[THE PROBLEM] Reproduce all of the lines below verbatim, leaving out the pictures.

::::

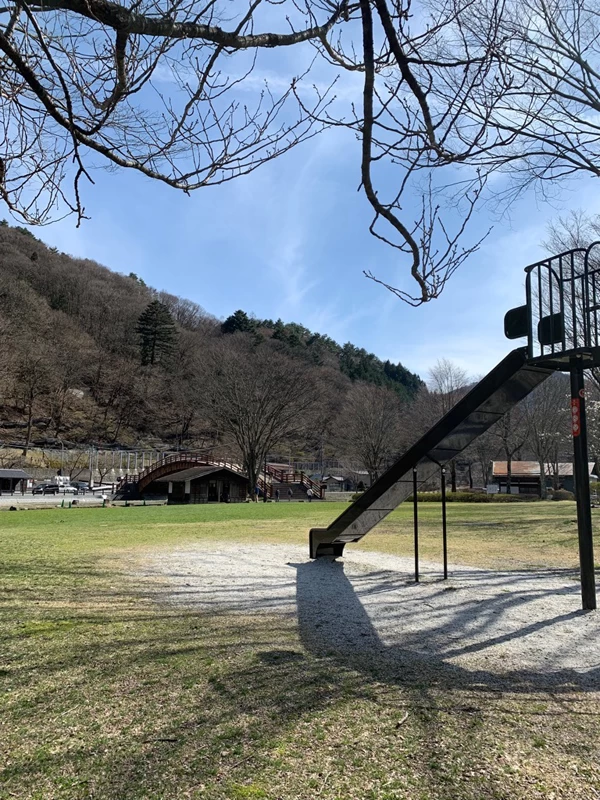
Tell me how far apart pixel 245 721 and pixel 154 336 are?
74.5m

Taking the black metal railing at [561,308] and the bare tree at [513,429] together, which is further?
the bare tree at [513,429]

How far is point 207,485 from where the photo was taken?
46.8 meters

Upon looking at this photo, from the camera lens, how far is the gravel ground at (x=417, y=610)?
4.46 m

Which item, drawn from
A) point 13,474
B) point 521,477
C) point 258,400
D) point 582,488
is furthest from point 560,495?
point 582,488

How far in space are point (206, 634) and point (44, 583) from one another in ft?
10.8

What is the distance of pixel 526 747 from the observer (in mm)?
2877

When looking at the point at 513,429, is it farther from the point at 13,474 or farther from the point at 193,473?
the point at 13,474

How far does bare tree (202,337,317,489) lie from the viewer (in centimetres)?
4266

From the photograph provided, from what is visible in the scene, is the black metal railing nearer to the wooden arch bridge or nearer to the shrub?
the wooden arch bridge

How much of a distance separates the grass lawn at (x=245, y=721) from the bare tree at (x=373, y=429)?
45.2m

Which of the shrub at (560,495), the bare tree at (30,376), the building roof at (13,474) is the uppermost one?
the bare tree at (30,376)

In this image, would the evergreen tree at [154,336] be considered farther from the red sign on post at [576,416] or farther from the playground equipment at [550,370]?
the red sign on post at [576,416]

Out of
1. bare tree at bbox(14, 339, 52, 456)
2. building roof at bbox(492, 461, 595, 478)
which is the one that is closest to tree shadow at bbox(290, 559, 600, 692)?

::::

[WRITTEN RESPONSE]
Tell me how far apart pixel 245 721 and pixel 154 336 are?
74.5m

Taking the black metal railing at [561,308] and the bare tree at [513,429] together, which is further?
the bare tree at [513,429]

How far is point 207,485 from where the photo was taken?
46.8 meters

Upon looking at this photo, from the camera lens, how far is the gravel ground at (x=417, y=610)?
4.46 m

Which item, drawn from
A) point 13,474
B) point 521,477
C) point 258,400
D) point 582,488
is furthest from point 560,495?
point 582,488

How far in space are point (206, 634) and point (44, 583) from one another in ft?
10.8

What is the distance of pixel 526 747 from the observer (in mm)?
2877

When looking at the point at 513,429, is it farther from the point at 13,474 or farther from the point at 193,473?
the point at 13,474

How far does bare tree (202,337,317,489) lie from the viewer (in centimetres)?
4266

From the photograph provided, from what is visible in the scene, is the black metal railing nearer to the wooden arch bridge or nearer to the shrub?
the wooden arch bridge

How much of a distance separates the grass lawn at (x=245, y=721) from the bare tree at (x=373, y=429)?
45.2m

Which of the shrub at (560,495), the bare tree at (30,376), the building roof at (13,474) is the uppermost one?
the bare tree at (30,376)

In this image, would the evergreen tree at [154,336] be considered farther from the red sign on post at [576,416] or farther from the playground equipment at [550,370]?
the red sign on post at [576,416]

Out of
1. bare tree at bbox(14, 339, 52, 456)
2. building roof at bbox(492, 461, 595, 478)
which is the one that is closest to tree shadow at bbox(290, 559, 600, 692)?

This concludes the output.